Stefania è una donna transessuale milanese, molto bella e giovanile, nessuno direbbe che ha 68 anni. Ci ha fatto entrare in casa sua per raccontarci la sua vita, una lotta quotidiana per non soccombere e trovare stabilità.
“Sono andata via di casa a 17 anni, allora si diventava maggiorenni a 21. Non ho mai avuto dubbi sulla mia identità sessuale, nemmeno da bambina.

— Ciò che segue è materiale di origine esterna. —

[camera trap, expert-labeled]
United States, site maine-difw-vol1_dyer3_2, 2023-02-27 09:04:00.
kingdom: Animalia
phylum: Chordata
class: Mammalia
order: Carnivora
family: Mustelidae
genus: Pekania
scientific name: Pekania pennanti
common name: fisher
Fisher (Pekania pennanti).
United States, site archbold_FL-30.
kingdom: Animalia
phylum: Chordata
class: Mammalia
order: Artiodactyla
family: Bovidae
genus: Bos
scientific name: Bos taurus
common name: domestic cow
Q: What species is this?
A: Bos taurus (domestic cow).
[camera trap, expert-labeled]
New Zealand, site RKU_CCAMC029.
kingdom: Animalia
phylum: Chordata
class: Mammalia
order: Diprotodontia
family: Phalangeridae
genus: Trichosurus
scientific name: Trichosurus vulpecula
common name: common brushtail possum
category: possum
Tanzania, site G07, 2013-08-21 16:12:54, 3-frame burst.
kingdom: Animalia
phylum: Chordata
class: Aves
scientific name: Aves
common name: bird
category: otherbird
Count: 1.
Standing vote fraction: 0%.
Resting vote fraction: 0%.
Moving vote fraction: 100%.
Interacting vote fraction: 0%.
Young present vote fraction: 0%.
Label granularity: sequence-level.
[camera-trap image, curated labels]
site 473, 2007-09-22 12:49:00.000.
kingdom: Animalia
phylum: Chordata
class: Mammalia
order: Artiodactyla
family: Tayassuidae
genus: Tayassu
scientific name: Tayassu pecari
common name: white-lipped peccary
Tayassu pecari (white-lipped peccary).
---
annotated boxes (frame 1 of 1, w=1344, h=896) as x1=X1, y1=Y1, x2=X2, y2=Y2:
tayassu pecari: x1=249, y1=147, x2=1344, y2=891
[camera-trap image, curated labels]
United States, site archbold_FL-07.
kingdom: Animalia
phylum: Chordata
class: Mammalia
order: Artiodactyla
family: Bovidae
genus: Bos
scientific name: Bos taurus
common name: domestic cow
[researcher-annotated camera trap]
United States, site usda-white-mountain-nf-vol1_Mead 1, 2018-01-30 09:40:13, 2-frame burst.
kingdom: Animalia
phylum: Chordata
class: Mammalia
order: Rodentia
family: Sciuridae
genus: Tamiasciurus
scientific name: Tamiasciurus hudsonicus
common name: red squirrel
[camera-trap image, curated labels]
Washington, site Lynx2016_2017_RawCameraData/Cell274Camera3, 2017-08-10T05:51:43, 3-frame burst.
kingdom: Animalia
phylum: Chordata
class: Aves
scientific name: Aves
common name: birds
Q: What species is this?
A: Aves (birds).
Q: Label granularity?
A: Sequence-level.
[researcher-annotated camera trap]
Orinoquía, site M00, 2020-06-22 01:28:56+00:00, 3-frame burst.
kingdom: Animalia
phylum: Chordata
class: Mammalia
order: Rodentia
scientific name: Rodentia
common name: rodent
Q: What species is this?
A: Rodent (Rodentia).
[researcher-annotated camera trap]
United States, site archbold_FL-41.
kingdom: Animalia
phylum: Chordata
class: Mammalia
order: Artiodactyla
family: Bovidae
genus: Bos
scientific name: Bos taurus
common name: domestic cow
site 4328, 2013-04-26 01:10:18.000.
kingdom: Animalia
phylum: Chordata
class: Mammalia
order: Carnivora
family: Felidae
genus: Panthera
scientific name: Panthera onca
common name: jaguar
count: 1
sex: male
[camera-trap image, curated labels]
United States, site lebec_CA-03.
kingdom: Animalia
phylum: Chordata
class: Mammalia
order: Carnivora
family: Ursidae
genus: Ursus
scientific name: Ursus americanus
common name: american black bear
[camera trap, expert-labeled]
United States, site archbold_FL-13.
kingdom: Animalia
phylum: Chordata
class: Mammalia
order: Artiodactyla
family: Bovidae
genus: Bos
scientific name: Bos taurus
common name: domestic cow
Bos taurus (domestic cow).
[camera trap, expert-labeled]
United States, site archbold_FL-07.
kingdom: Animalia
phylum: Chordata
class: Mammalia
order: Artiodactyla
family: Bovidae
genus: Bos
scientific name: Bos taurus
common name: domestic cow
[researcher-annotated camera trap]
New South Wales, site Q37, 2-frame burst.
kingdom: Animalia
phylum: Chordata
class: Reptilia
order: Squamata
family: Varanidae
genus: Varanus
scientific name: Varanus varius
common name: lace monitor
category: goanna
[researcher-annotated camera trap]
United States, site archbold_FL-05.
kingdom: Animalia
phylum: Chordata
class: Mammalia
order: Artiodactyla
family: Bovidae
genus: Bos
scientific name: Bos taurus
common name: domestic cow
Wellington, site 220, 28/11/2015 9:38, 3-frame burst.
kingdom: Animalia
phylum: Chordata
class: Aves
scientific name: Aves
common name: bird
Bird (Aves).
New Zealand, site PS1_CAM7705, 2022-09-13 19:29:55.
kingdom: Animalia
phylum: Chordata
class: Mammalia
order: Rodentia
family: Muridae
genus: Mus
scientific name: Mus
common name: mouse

Mi sono sempre sentita più femmina che maschio”, racconta Stefania. “Ho vissuto la gioventù a scappare dalla retate in strada, mentre lavoravamo. Ci rinchiudevano una notte in caserma e la mattina dopo ci lasciavano uscire dalla stazione centrale. Una sfilata alla luce del sole. Era umiliante perché la polizia sequestrava anche le parrucche e la gente non tratteneva commenti e giudizi. Mi hanno assegnato l’ Articolo 1, che mi definiva ‘delinquente abituale’ perché il travestimento era considerato reato e io non avevo accettato l’invito di ‘correggere’ il mio comportamento. Una persecuzione che implicava anche il ritiro della patente. Erano anche gli anni delle prime manifestazioni in piazza per reclamare i nostri diritti, sostenuti dal partito Radicale con di Emma Bonino e Marco Pannella. A salvarmi sono state le transessuali che ho preso come modello; mi hanno trasmesso il coraggio e la determinazione di evolvere, di continuare a migliorarmi nel rispetto di me stessa. Molte non ce l’hanno fatta, bastava un’umiliazione più pesante del solito per farle precipitare nel baratro di alcol e droga”.
La paura della solitudine e del non sapere a chi affidarsi
“Ora ho quasi 70 anni e sono stanca di affrontare difficoltà e umiliazioni quotidiane, legate soprattutto all’ignoranza e alla curiosità morbosa della gente”, continua Stefania. “Alla fine ho deciso di intraprendere l’iter per cambiare l’identità di genere. Ci sono situazioni a cui le persone cisgender non pensano, ma, per esempio la mia banca ha cambiato da poco tutti i dipendenti e allo sportello, con un nome anagrafico da uomo, mi sento un animale da circo perché arrivano in fila per guardarmi e ridacchiare. Ci avevo messo anni a costruire una relazione “normale” con i dipendenti precedenti e ora devo ricominciare da capo. L’ultima volta che sono stata in ospedale per una gastroscopia, durante l’esame sono entrate nove persone. Sono abituata, so come funziona, corre la voce che “c’è una trans” e tutto è concesso, siamo esseri imperfetti”, prosegue.
“Volevano mettermi anche in camera con due uomini, ma mi sono rifiutata. Puoi essere donna quanto vuoi, ma se sul documento hai un nome da uomo, quello prevale su tutto. Ormai esco pochissimo, solo per fare la spesa e passo la serata al telefono con i miei amici gay a parlare del più e del meno”. Conclude Stefania. “La solitudine mi fa paura e ho perso le persone che credevo mi sarebbero state accanto. Sto cercando di riallacciare i rapporti con alcuni membri della mia famiglia d’origine, ma mi rendo conto che per loro accettarmi fino in fondo è ancora molto difficile”.
Stefania è un nome di fantasia e lei non accetta di essere fotografata. “Temo che la visibilità possa dare fastidio a mia sorella. Non voglio rischiare che si allontani di nuovo”.